(Source data)
^^^^^^^^^^^^^^^^

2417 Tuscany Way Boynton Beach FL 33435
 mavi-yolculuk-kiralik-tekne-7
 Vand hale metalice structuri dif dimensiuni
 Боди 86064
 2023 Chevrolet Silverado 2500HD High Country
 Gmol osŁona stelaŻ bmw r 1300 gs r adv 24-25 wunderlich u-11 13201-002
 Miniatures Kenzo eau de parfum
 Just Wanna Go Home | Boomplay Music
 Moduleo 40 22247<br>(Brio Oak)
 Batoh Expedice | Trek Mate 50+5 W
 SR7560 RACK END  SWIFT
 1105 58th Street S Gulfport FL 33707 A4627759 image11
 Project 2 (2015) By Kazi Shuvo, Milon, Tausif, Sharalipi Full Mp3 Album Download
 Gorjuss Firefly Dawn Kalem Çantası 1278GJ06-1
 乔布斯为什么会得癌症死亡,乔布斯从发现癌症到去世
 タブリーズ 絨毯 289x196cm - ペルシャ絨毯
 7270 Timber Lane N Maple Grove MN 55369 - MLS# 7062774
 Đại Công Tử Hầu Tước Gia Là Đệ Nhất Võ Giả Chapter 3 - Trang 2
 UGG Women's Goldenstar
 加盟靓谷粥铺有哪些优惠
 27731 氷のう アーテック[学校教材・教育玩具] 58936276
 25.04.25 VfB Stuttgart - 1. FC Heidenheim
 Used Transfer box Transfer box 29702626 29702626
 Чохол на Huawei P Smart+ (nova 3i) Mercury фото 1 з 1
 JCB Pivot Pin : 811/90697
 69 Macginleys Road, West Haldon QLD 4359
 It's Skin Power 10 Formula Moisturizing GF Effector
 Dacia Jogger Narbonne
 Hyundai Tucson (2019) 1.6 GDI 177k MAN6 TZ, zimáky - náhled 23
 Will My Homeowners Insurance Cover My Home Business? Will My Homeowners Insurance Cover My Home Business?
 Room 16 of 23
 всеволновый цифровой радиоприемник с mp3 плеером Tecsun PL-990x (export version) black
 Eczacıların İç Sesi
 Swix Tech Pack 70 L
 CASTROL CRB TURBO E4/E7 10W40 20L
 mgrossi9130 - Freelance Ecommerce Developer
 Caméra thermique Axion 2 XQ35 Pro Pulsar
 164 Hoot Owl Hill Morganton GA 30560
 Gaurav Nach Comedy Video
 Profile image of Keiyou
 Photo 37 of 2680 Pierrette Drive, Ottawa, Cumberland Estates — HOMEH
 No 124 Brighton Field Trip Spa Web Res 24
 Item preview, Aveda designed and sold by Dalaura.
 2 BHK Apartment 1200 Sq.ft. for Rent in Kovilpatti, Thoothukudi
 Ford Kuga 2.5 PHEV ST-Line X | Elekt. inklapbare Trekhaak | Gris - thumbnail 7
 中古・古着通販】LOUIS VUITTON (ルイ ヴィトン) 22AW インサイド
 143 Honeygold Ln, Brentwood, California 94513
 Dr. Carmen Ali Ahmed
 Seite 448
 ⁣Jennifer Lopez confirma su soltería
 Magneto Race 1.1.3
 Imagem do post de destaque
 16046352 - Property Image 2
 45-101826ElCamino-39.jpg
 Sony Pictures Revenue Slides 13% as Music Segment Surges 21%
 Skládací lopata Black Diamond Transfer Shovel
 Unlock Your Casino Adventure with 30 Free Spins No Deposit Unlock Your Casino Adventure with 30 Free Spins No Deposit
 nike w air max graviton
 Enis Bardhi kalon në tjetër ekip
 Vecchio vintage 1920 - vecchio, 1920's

^^^^^^^^^^^^^^^^

YOUR TASK:
Print exactly the lines between the line with "No Deposit Unlock" and the final line of the records above, both included.

YOUR RESPONSE:
 Unlock Your Casino Adventure with 30 Free Spins No Deposit Unlock Your Casino Adventure with 30 Free Spins No Deposit
 nike w air max graviton
 Enis Bardhi kalon në tjetër ekip
 Vecchio vintage 1920 - vecchio, 1920's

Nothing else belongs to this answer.